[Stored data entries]
>>>

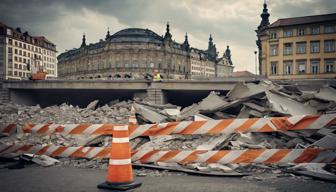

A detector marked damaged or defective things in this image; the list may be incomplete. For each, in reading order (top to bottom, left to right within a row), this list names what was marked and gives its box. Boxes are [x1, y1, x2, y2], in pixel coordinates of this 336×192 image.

broken concrete slab [266, 90, 318, 115]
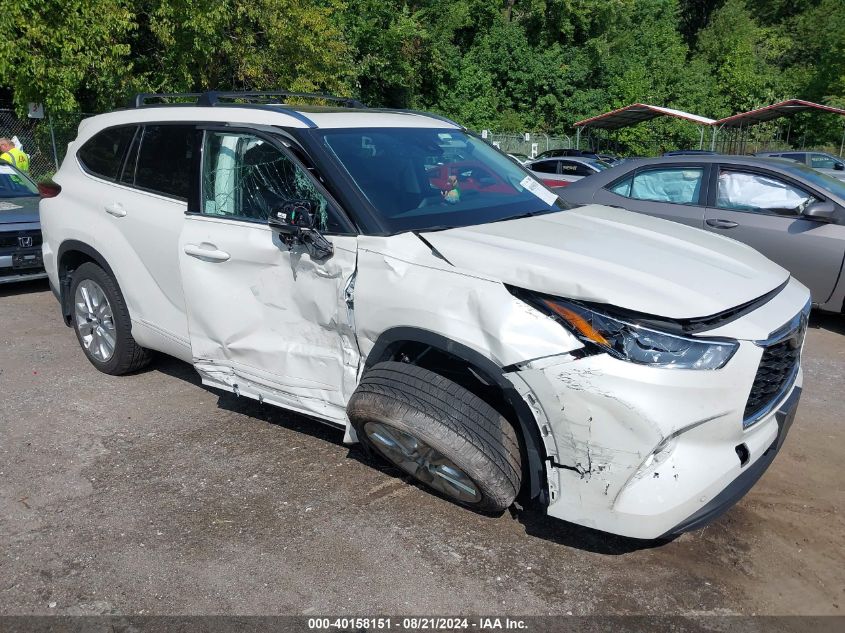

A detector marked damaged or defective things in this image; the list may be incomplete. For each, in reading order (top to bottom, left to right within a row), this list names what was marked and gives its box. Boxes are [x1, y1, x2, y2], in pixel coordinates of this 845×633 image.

crumpled hood [0, 198, 39, 227]
dented front door [178, 129, 360, 422]
broken side mirror [268, 196, 332, 258]
damaged white suv [41, 91, 812, 540]
crumpled hood [426, 205, 788, 318]
broken side mirror [796, 202, 836, 225]
front wheel well damage [362, 328, 548, 506]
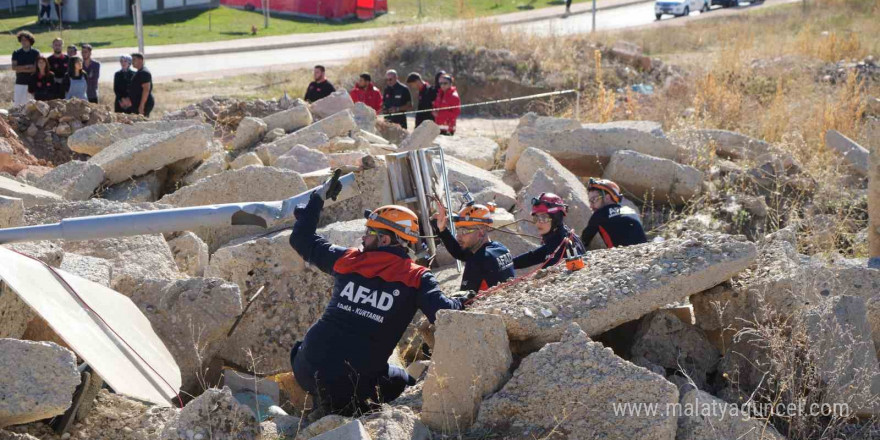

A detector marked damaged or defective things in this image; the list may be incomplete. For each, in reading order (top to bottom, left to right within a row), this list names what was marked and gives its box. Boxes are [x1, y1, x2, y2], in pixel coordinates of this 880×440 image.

broken concrete slab [0, 197, 23, 229]
broken concrete slab [0, 174, 62, 207]
broken concrete slab [34, 161, 104, 202]
broken concrete slab [101, 169, 167, 204]
broken concrete slab [69, 118, 203, 156]
broken concrete slab [89, 124, 213, 186]
broken concrete slab [159, 167, 310, 253]
broken concrete slab [229, 153, 262, 170]
broken concrete slab [232, 117, 266, 151]
broken concrete slab [262, 104, 312, 133]
broken concrete slab [258, 131, 334, 167]
broken concrete slab [276, 144, 330, 173]
broken concrete slab [308, 89, 352, 120]
broken concrete slab [398, 120, 440, 153]
broken concrete slab [434, 134, 498, 170]
broken concrete slab [446, 156, 516, 209]
broken concrete slab [516, 147, 592, 232]
broken concrete slab [502, 120, 680, 177]
broken concrete slab [600, 149, 704, 205]
broken concrete slab [672, 130, 772, 162]
broken concrete slab [828, 129, 868, 177]
broken concrete slab [166, 232, 207, 276]
broken concrete slab [206, 229, 334, 372]
broken concrete slab [470, 232, 760, 346]
broken concrete slab [0, 338, 79, 428]
broken concrete slab [116, 276, 244, 390]
broken concrete slab [422, 312, 512, 432]
broken concrete slab [478, 324, 676, 440]
broken concrete slab [628, 310, 720, 388]
broken concrete slab [804, 296, 880, 416]
broken concrete slab [160, 388, 260, 440]
broken concrete slab [312, 420, 372, 440]
broken concrete slab [672, 388, 784, 440]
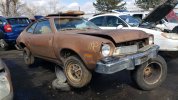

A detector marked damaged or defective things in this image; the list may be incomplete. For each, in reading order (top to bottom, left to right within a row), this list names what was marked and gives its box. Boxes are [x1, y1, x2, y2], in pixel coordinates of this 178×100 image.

rusty abandoned car [16, 11, 168, 90]
cracked bumper [95, 45, 159, 74]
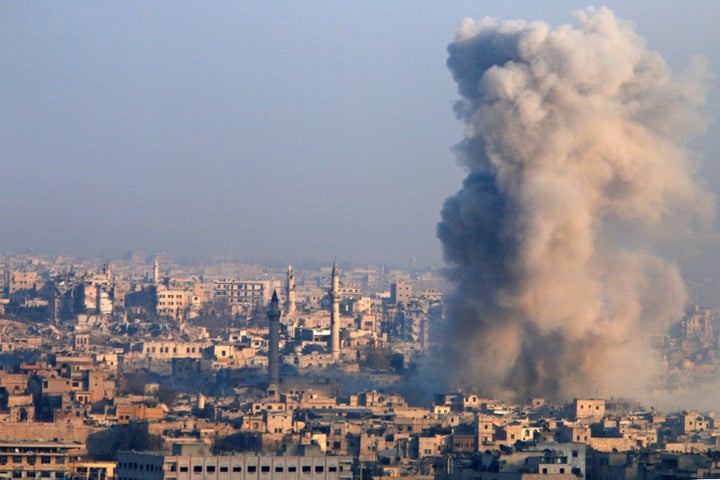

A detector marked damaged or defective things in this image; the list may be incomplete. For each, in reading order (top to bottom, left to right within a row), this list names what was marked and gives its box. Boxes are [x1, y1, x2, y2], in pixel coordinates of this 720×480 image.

damaged urban area [4, 251, 720, 480]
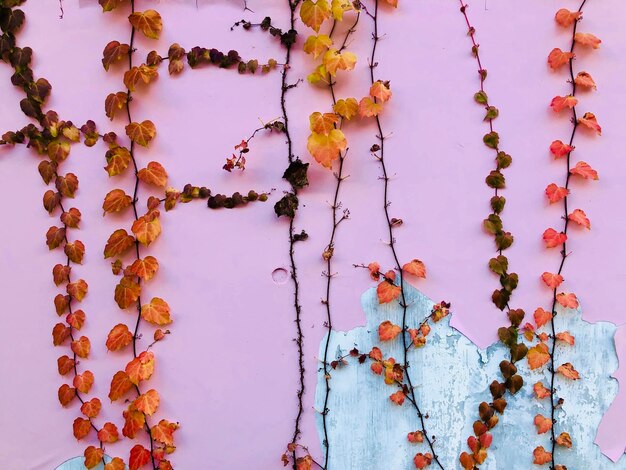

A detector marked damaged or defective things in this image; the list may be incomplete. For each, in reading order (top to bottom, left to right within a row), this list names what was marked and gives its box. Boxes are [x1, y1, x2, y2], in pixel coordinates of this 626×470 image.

peeling paint patch [314, 282, 620, 470]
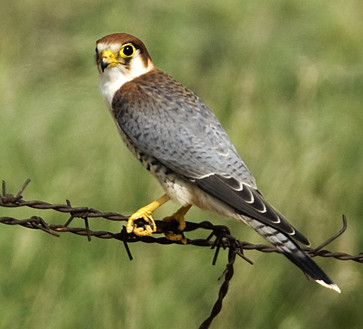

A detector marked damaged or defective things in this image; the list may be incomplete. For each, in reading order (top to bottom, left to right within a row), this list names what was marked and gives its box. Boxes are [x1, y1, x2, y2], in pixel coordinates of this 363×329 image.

rusty wire [0, 179, 363, 328]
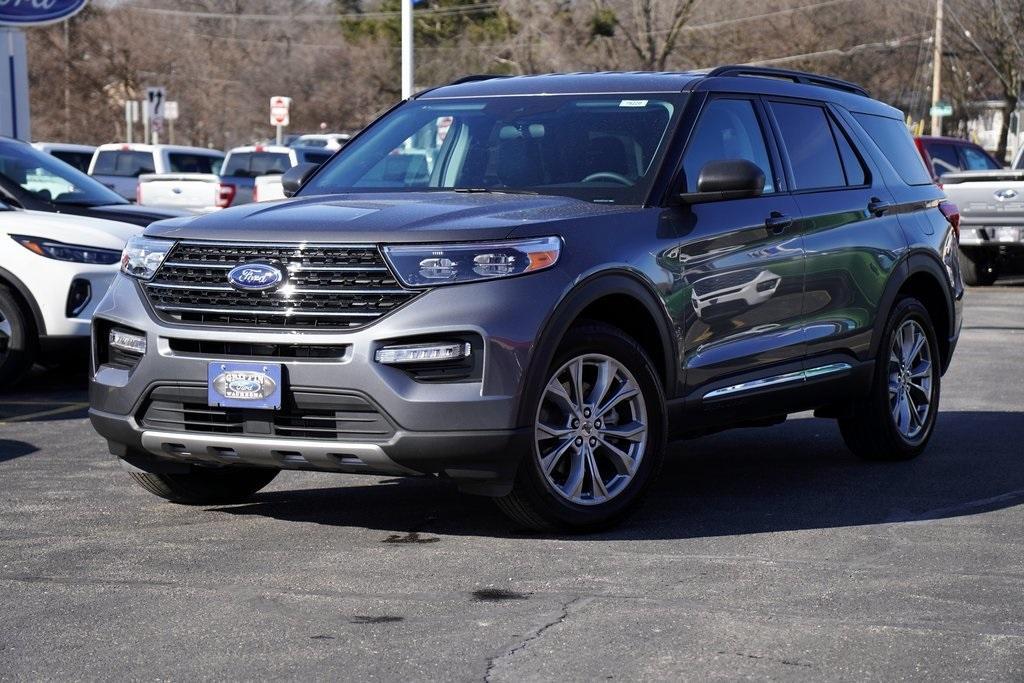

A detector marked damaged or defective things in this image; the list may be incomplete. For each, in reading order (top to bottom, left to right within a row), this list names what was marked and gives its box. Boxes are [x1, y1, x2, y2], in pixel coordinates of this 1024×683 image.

cracked asphalt [2, 284, 1024, 680]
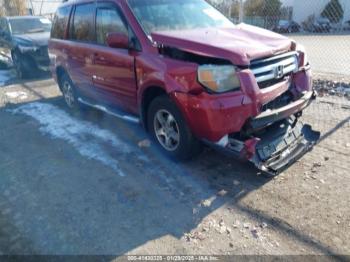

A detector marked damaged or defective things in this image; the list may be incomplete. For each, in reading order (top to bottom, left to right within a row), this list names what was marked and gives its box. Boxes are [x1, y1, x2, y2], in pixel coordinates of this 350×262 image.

crumpled hood [152, 23, 294, 65]
damaged red suv [48, 0, 320, 176]
broken headlight [197, 64, 241, 93]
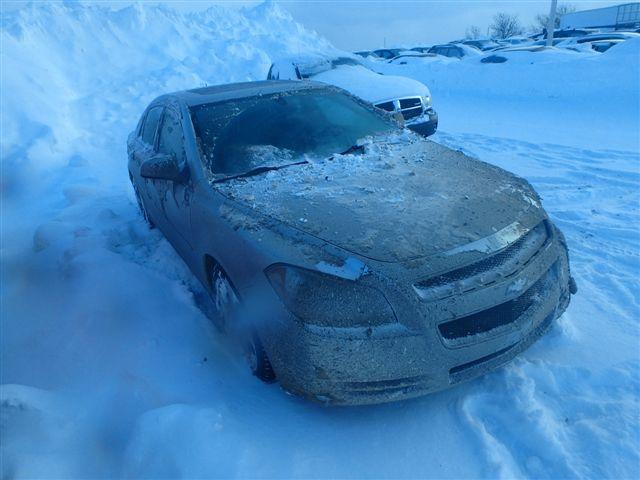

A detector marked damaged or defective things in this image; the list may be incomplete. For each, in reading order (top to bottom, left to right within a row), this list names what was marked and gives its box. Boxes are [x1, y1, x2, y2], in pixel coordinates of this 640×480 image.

winter storm damage [129, 80, 576, 404]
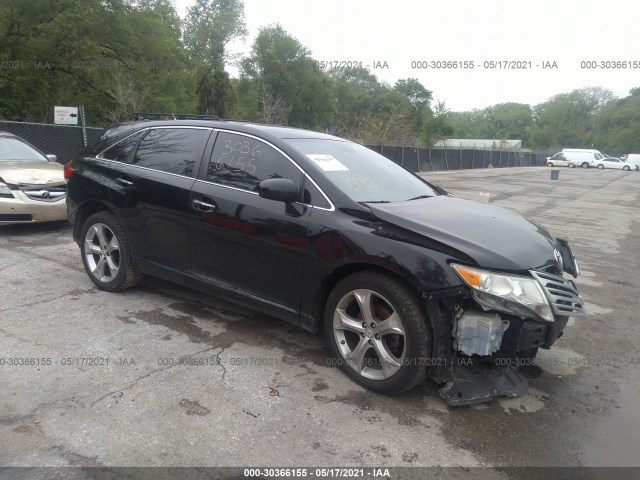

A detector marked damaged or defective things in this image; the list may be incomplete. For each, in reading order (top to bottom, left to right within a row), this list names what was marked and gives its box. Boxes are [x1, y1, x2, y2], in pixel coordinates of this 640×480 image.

broken headlight [452, 262, 552, 322]
damaged front bumper [424, 248, 584, 408]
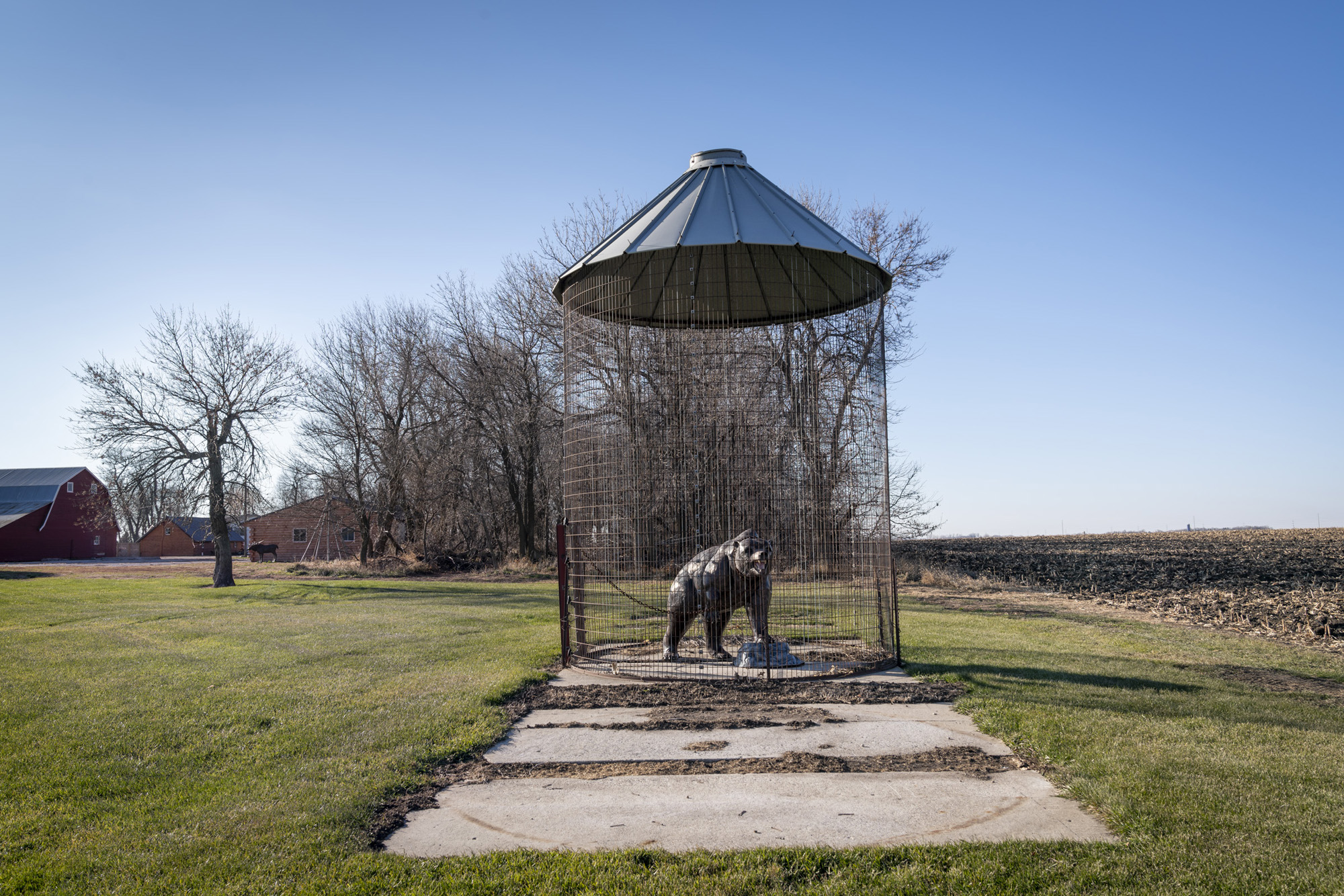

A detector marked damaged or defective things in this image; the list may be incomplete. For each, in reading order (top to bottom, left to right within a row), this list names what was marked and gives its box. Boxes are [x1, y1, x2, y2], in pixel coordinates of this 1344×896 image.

rusty fence post [556, 519, 567, 666]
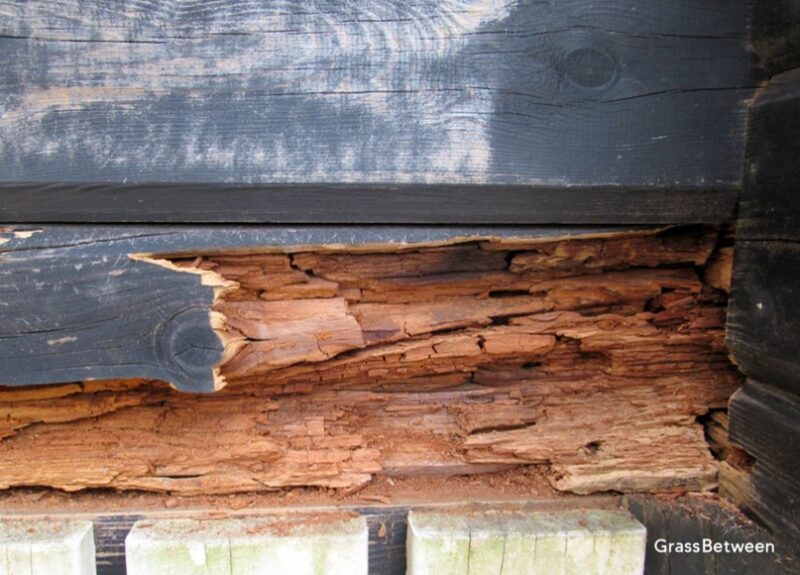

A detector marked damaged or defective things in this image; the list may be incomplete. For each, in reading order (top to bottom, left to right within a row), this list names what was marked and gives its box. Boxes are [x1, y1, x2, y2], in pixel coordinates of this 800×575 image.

splintered wood [0, 227, 740, 498]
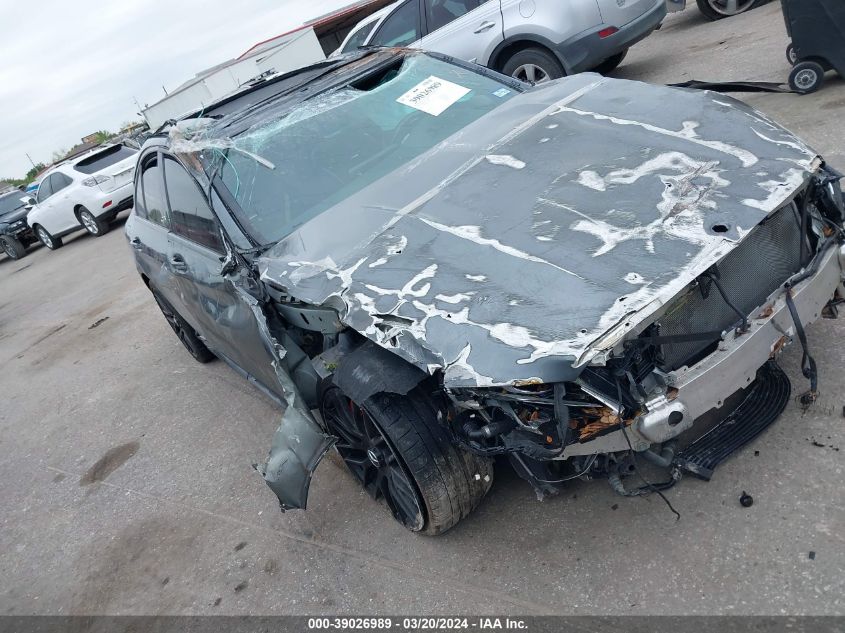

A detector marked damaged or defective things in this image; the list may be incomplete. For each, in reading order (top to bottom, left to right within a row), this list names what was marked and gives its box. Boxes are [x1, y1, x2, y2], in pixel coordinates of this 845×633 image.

shattered windshield [206, 55, 520, 246]
severely damaged mercedes-benz [127, 48, 844, 532]
crumpled hood [258, 73, 816, 386]
damaged grille [652, 200, 804, 370]
crushed front bumper [636, 239, 840, 442]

<<<

TRY IT
Write out the entries again, word for word. No images.

REPLY
A detector marked damaged or defective things in this image; the list may be incomplete. For each, in reading order (top to bottom, left to right within a row), this list names what was marked and gives its box. Boxes are [x1, y1, x2, y2], in pixel coordinates of this 336×192 image.

broken concrete slab [266, 90, 318, 115]

A detector marked damaged or defective things in this image; the list may be incomplete. For each, in reading order (top to bottom, left to right within a row), this list names what was marked and gives its box. Boxes are [x1, y1, x2, y2], in pixel coordinates of this 845×633 image.

crumpled hood [0, 198, 39, 227]
dented front door [178, 129, 360, 422]
broken side mirror [268, 196, 332, 258]
damaged white suv [41, 91, 812, 540]
crumpled hood [426, 205, 788, 318]
broken side mirror [796, 202, 836, 225]
front wheel well damage [362, 328, 548, 506]

A detector marked damaged or defective things in this image; the list may be incomplete. For each, in reading order (top to bottom, left to right within a row), this list names what was marked and gives its box. Boxes are [x1, y1, x2, y2], in pixel coordinates of this 880×440 image.

broken concrete slab [0, 197, 23, 229]
broken concrete slab [0, 174, 62, 207]
broken concrete slab [34, 161, 104, 202]
broken concrete slab [101, 169, 167, 204]
broken concrete slab [69, 118, 203, 156]
broken concrete slab [89, 124, 213, 186]
broken concrete slab [159, 167, 310, 253]
broken concrete slab [229, 153, 262, 170]
broken concrete slab [232, 117, 266, 151]
broken concrete slab [262, 104, 312, 133]
broken concrete slab [258, 131, 334, 167]
broken concrete slab [276, 144, 330, 173]
broken concrete slab [308, 89, 352, 120]
broken concrete slab [398, 120, 440, 153]
broken concrete slab [434, 134, 498, 170]
broken concrete slab [446, 156, 516, 209]
broken concrete slab [516, 147, 592, 232]
broken concrete slab [502, 120, 680, 177]
broken concrete slab [600, 149, 704, 205]
broken concrete slab [672, 130, 772, 162]
broken concrete slab [828, 129, 868, 177]
broken concrete slab [166, 232, 207, 276]
broken concrete slab [206, 229, 334, 372]
broken concrete slab [470, 232, 760, 346]
broken concrete slab [0, 338, 79, 428]
broken concrete slab [116, 276, 244, 390]
broken concrete slab [422, 312, 512, 432]
broken concrete slab [478, 324, 676, 440]
broken concrete slab [628, 310, 720, 388]
broken concrete slab [804, 296, 880, 416]
broken concrete slab [160, 388, 260, 440]
broken concrete slab [312, 420, 372, 440]
broken concrete slab [672, 388, 784, 440]

A detector marked damaged or defective things in this image; the list may be incomplete. For each, in reading order (top to bottom, left to right within a row), this list names what was marked and gives its box. Boxes are [x1, y1, x2, y2], in pixel coordinates of this 178×100 image.

rusty abandoned car [16, 11, 168, 90]
cracked bumper [95, 45, 159, 74]

A detector marked damaged or defective things in this image; the list may be incomplete. For each, in reading order (top to bottom, left to right within a row), this list names what was marked and gives its box. Boxes are [x1, y1, x2, y2], in pixel coordinates of this 720×480 image.

damaged urban area [4, 251, 720, 480]

A detector marked damaged or defective things in this image; the list may be incomplete. For each, in reading order (top to bottom, left to right within a row), this list names what was marked and gives its box. Boxes are [x1, y1, x2, y2], in pixel coordinates of this 626×470 image.

peeling paint patch [314, 282, 620, 470]

A detector marked damaged or defective things in this image; the list may be incomplete. For each, in reading order (top to bottom, left to right within a row), this list names what was marked and gives its box. Boxes are [x1, y1, x2, y2], in pixel coordinates of this 363×329 image.

rusty wire [0, 179, 363, 328]

A detector marked damaged or defective things in this image; the list may be incomplete. For each, in reading order (top to bottom, left to right within a row), this list names what was marked and gives its box. Boxes are [x1, y1, x2, y2], in pixel coordinates of this 1024×683 image.

cracked asphalt [2, 284, 1024, 680]

A detector marked damaged or defective things in this image; the list may be incomplete. For each, in reading order (top to bottom, left to right within a row), this list names what was marked and gives its box. Boxes are [x1, y1, x2, y2], in pixel coordinates of this 350×262 image.

crumpled hood [152, 23, 294, 65]
damaged red suv [48, 0, 320, 176]
broken headlight [197, 64, 241, 93]

A detector marked damaged or defective things in this image; the list may be incomplete. For each, in reading order (top to bottom, left to right within a row), this list names what was marked and gives its box. Boxes are [x1, y1, x2, y2], in pixel coordinates of this 640×480 image.

winter storm damage [129, 80, 576, 404]

A detector marked damaged or defective things in this image; the list may be incomplete. For each, in reading order (top to bottom, left to right within a row), this list names what was marked and gives its box. Boxes are [x1, y1, x2, y2], in pixel coordinates of this 640×480 image.

broken headlight [452, 262, 552, 322]
damaged front bumper [424, 248, 584, 408]

A detector marked damaged or defective things in this image; the list may be incomplete. For each, in reading order (top to bottom, left to right within a row), this list names what was marked and gives its box. Boxes are [x1, y1, x2, y2], in pixel coordinates of this 1344×896 image.

rusty fence post [556, 519, 567, 666]

A detector marked damaged or defective things in this image; the list may be incomplete. For each, in reading order (top to bottom, left to right within a row), this list names what was marked and gives its box. Boxes are [x1, y1, x2, y2], in pixel coordinates of this 800×575 image.

splintered wood [0, 227, 740, 498]

A detector marked damaged or defective things in this image; the list may be incomplete. For each, in reading order (top to bottom, left to right within a row), this list names what was marked and gives its box. Boxes are [x1, y1, x2, y2], in pixel coordinates of this 845×633 image.

shattered windshield [206, 55, 520, 246]
severely damaged mercedes-benz [127, 48, 844, 532]
crumpled hood [258, 73, 816, 386]
damaged grille [652, 200, 804, 370]
crushed front bumper [636, 239, 840, 442]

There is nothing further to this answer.